A simple crawler to find jobs from several websites.
- INSIDE Job Board(https://jobs.inside.com.tw/)
- mit.jobs(https://mit.jobs/)
- Python3+
- MongoDB
Clone this repository:
git clone https://github.com/damnee562/find-job.git
Create virtualenv and install all requirements:
cd find-job/
python3 -m venv venv_name
source venv_name/bin/activate
pip install -r requirements.txt
Make sure MongoDB is running on your system, you can check its status by typing:
sudo service mongod status
If it's not running, fire it up:
sudo service mongod start
Start crawling using scrapy:
cd find_job/
python crawl.py -k python # Replace 'python' to whatever keyword you want.

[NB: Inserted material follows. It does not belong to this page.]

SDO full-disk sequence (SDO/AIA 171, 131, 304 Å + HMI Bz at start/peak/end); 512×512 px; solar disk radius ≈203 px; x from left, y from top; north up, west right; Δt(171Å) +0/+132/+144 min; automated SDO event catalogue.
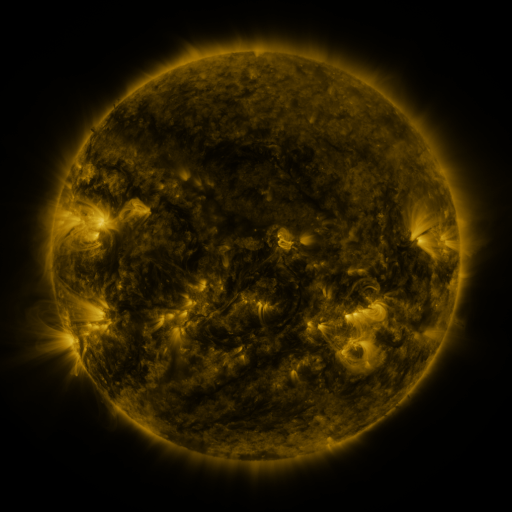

It will create a new database named find_job in MongoDB, all found jobs will be stored into jobs collection.
# jobs collection
{
"_id": ObjectId(),
"name": Job's title,
"location" Job's location,
"company": Offer's company,
"salary": Salary range,
"date": Post date,
"url": Link to post
}
Export data in CSV format:
mongoexport -d find_job -c jobs --type=csv --fields name,company,location,salary,date,url -o jobs.csv
See Official docs for more export usage.
- Scrapy - An open source and collaborative framework for extracting the data you need from websites.
This project is licensed under the MIT License - see the LICENSE file for details.